[Opening TASK INPUT section]

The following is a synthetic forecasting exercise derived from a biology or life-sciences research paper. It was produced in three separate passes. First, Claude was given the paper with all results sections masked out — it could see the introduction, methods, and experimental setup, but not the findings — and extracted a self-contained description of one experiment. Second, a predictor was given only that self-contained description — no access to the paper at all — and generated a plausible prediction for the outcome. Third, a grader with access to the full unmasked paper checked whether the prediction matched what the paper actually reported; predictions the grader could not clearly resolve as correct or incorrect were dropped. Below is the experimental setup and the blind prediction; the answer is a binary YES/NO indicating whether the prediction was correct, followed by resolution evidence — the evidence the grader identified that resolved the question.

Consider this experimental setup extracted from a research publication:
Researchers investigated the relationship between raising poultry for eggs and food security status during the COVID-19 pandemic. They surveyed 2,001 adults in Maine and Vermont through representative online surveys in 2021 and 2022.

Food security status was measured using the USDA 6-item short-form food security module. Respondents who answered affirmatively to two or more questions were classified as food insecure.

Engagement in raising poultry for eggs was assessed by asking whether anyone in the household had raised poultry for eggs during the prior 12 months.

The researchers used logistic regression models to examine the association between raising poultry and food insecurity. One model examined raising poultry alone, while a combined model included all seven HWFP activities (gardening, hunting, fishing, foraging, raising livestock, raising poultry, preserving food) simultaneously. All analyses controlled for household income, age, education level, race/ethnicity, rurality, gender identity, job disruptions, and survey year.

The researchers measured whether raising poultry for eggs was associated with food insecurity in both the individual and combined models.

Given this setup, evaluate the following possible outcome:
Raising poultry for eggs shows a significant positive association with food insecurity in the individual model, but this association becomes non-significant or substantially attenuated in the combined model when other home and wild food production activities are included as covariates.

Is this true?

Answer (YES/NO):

[Closing TASK INPUT section]

WHAT TO DO:
Retype all the records above without changing a word.

RESULT:
The following is a synthetic forecasting exercise derived from a biology or life-sciences research paper. It was produced in three separate passes. First, Claude was given the paper with all results sections masked out — it could see the introduction, methods, and experimental setup, but not the findings — and extracted a self-contained description of one experiment. Second, a predictor was given only that self-contained description — no access to the paper at all — and generated a plausible prediction for the outcome. Third, a grader with access to the full unmasked paper checked whether the prediction matched what the paper actually reported; predictions the grader could not clearly resolve as correct or incorrect were dropped. Below is the experimental setup and the blind prediction; the answer is a binary YES/NO indicating whether the prediction was correct, followed by resolution evidence — the evidence the grader identified that resolved the question.

Consider this experimental setup extracted from a research publication:
Researchers investigated the relationship between raising poultry for eggs and food security status during the COVID-19 pandemic. They surveyed 2,001 adults in Maine and Vermont through representative online surveys in 2021 and 2022.

Food security status was measured using the USDA 6-item short-form food security module. Respondents who answered affirmatively to two or more questions were classified as food insecure.

Engagement in raising poultry for eggs was assessed by asking whether anyone in the household had raised poultry for eggs during the prior 12 months.

The researchers used logistic regression models to examine the association between raising poultry and food insecurity. One model examined raising poultry alone, while a combined model included all seven HWFP activities (gardening, hunting, fishing, foraging, raising livestock, raising poultry, preserving food) simultaneously. All analyses controlled for household income, age, education level, race/ethnicity, rurality, gender identity, job disruptions, and survey year.

The researchers measured whether raising poultry for eggs was associated with food insecurity in both the individual and combined models.

Given this setup, evaluate the following possible outcome:
Raising poultry for eggs shows a significant positive association with food insecurity in the individual model, but this association becomes non-significant or substantially attenuated in the combined model when other home and wild food production activities are included as covariates.

Is this true?

Answer (YES/NO):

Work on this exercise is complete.